[Extrait présenté]
^^^^
La pire récolte de blé depuis 40 ans en France. Les agriculteurs alertent. La puissance céréalière de la France est menacée.

Une production de 26 millions de tonnes, pour le blé tendre, celui qui sert à faire le pain, c’est un quart de moins qu’en 2023. Il faut remonter à 1983 pour voir une récolte aussi famélique.  Alors, évidemment, il y a une explication dans le bouleversement climatique, on a semé les pieds dans l’eau dans une bonne partie de la France. L’année a été épouvantable.

Une mauvaise année, des coups du climat. Ça semble facile à comprendre. Mais les agriculteurs alertent. L'érosion de la culture céréalière en France en 2024 n’est pas un événement isolé.

Non. Et c’est beaucoup plus inquiétant qu’une mauvaise année. L’Association des producteurs de blé tire un signal d’alarme. La production française de blé décroche complètement par rapport à celle des autres pays producteurs, si on l’observe dans la durée. Les rendements de blé - c’est à dire les tonnages produits à l’hectare baissent, lentement, mais sûrement en France depuis 2015.
^^^^
[Données extraites]

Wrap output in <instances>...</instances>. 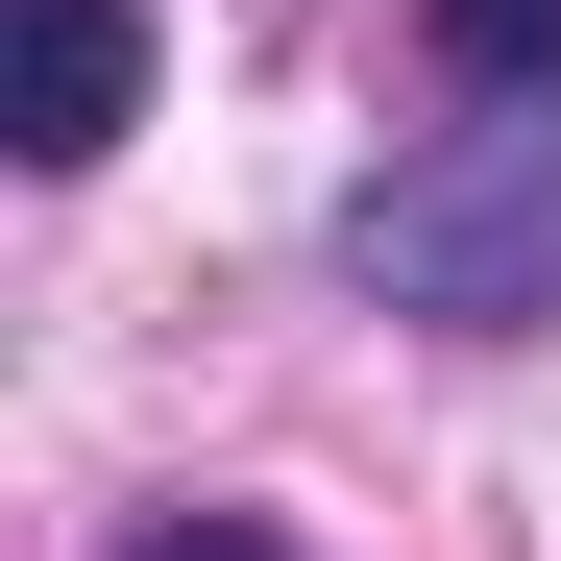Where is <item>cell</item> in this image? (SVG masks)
<instances>
[{
    "label": "cell",
    "instance_id": "1",
    "mask_svg": "<svg viewBox=\"0 0 561 561\" xmlns=\"http://www.w3.org/2000/svg\"><path fill=\"white\" fill-rule=\"evenodd\" d=\"M342 268H366L391 318H439V342H537V318H561V99L415 123V147L342 196Z\"/></svg>",
    "mask_w": 561,
    "mask_h": 561
},
{
    "label": "cell",
    "instance_id": "2",
    "mask_svg": "<svg viewBox=\"0 0 561 561\" xmlns=\"http://www.w3.org/2000/svg\"><path fill=\"white\" fill-rule=\"evenodd\" d=\"M147 123V0H25V171H99Z\"/></svg>",
    "mask_w": 561,
    "mask_h": 561
},
{
    "label": "cell",
    "instance_id": "3",
    "mask_svg": "<svg viewBox=\"0 0 561 561\" xmlns=\"http://www.w3.org/2000/svg\"><path fill=\"white\" fill-rule=\"evenodd\" d=\"M439 73L463 99H561V0H439Z\"/></svg>",
    "mask_w": 561,
    "mask_h": 561
},
{
    "label": "cell",
    "instance_id": "4",
    "mask_svg": "<svg viewBox=\"0 0 561 561\" xmlns=\"http://www.w3.org/2000/svg\"><path fill=\"white\" fill-rule=\"evenodd\" d=\"M123 561H294V537H268V513H147Z\"/></svg>",
    "mask_w": 561,
    "mask_h": 561
}]
</instances>
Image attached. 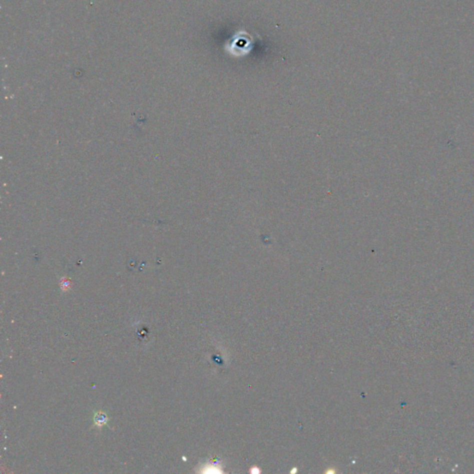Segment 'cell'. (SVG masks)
I'll return each instance as SVG.
<instances>
[{
  "label": "cell",
  "instance_id": "1",
  "mask_svg": "<svg viewBox=\"0 0 474 474\" xmlns=\"http://www.w3.org/2000/svg\"><path fill=\"white\" fill-rule=\"evenodd\" d=\"M108 420V418L106 416V414H103V413H99V414H96V417H95V421H96V425L97 426H99L101 427L102 425L105 424Z\"/></svg>",
  "mask_w": 474,
  "mask_h": 474
}]
</instances>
^^^^
[Travail à faire]
1) Extrayez du listing chaque ligne qui contient la chaîne « white ».
2) Poursuivez le texte sur la récolte de blé en France à partir de sa dernière phrase.

[Réponses finales]
1)
    "mask_svg": "<svg viewBox=\"0 0 561 561\" xmlns=\"http://www.w3.org/2000/svg\"><path fill=\"white\" fill-rule=\"evenodd\" d=\"M342 268H366L391 318H439V342H537V318H561V99L415 123V147L342 196Z\"/></svg>",
    "mask_svg": "<svg viewBox=\"0 0 561 561\" xmlns=\"http://www.w3.org/2000/svg\"><path fill=\"white\" fill-rule=\"evenodd\" d=\"M147 123V0H25V171H99Z\"/></svg>",
    "mask_svg": "<svg viewBox=\"0 0 561 561\" xmlns=\"http://www.w3.org/2000/svg\"><path fill=\"white\" fill-rule=\"evenodd\" d=\"M439 73L463 99H561V0H439Z\"/></svg>",
    "mask_svg": "<svg viewBox=\"0 0 561 561\" xmlns=\"http://www.w3.org/2000/svg\"><path fill=\"white\" fill-rule=\"evenodd\" d=\"M123 561H294V537H268V513H147Z\"/></svg>",
  "mask_svg": "<svg viewBox=\"0 0 474 474\" xmlns=\"http://www.w3.org/2000/svg\"><path fill=\"white\" fill-rule=\"evenodd\" d=\"M108 420V418L106 416V414H103V413H99V414H96V417H95V421H96V425L97 426H99L101 427L102 425L105 424Z\"/></svg>",

2)
62 quintaux par hectare cette année. C’est un quart de moins que la moyenne 2019-2023. Une érosion due à ce que les agriculteurs appellent une “ perte de moyens de production”

Qu’est ce que ça veut dire ?

Que les moyens de protéger et d’entretenir les cultures, les produits phytosanitaires, disparaissent les uns après les autres. Ou alors que la France impose aux agriculteurs des dosages bien inférieurs à ce qui se pratique ailleurs en Europe. Résultat : on ne peut plus lutter correctement contre les moisissures du blé, ou contre les herbes qui font concurrence aux épis dans les champs. Les récoltes sont mauvaises. Depuis des années, l’agriculture française alerte, dit que les décisions politiques déconnectées du terrain vont trop loin, personne ne l’a entendue. On est au pied du mur.

L’autre conséquence, c’est que les surfaces de blé diminuent en France.

La France du blé a perdu un million d’hectares entre 2016 et 2024 ! Un cinquième de sa taille. Les surfaces de blé sont à leur plus bas depuis trente ans. Les agriculteurs renoncent.  Cultiver le blé, c’est devenu trop risqué, trop aléatoire.

C’est grave ?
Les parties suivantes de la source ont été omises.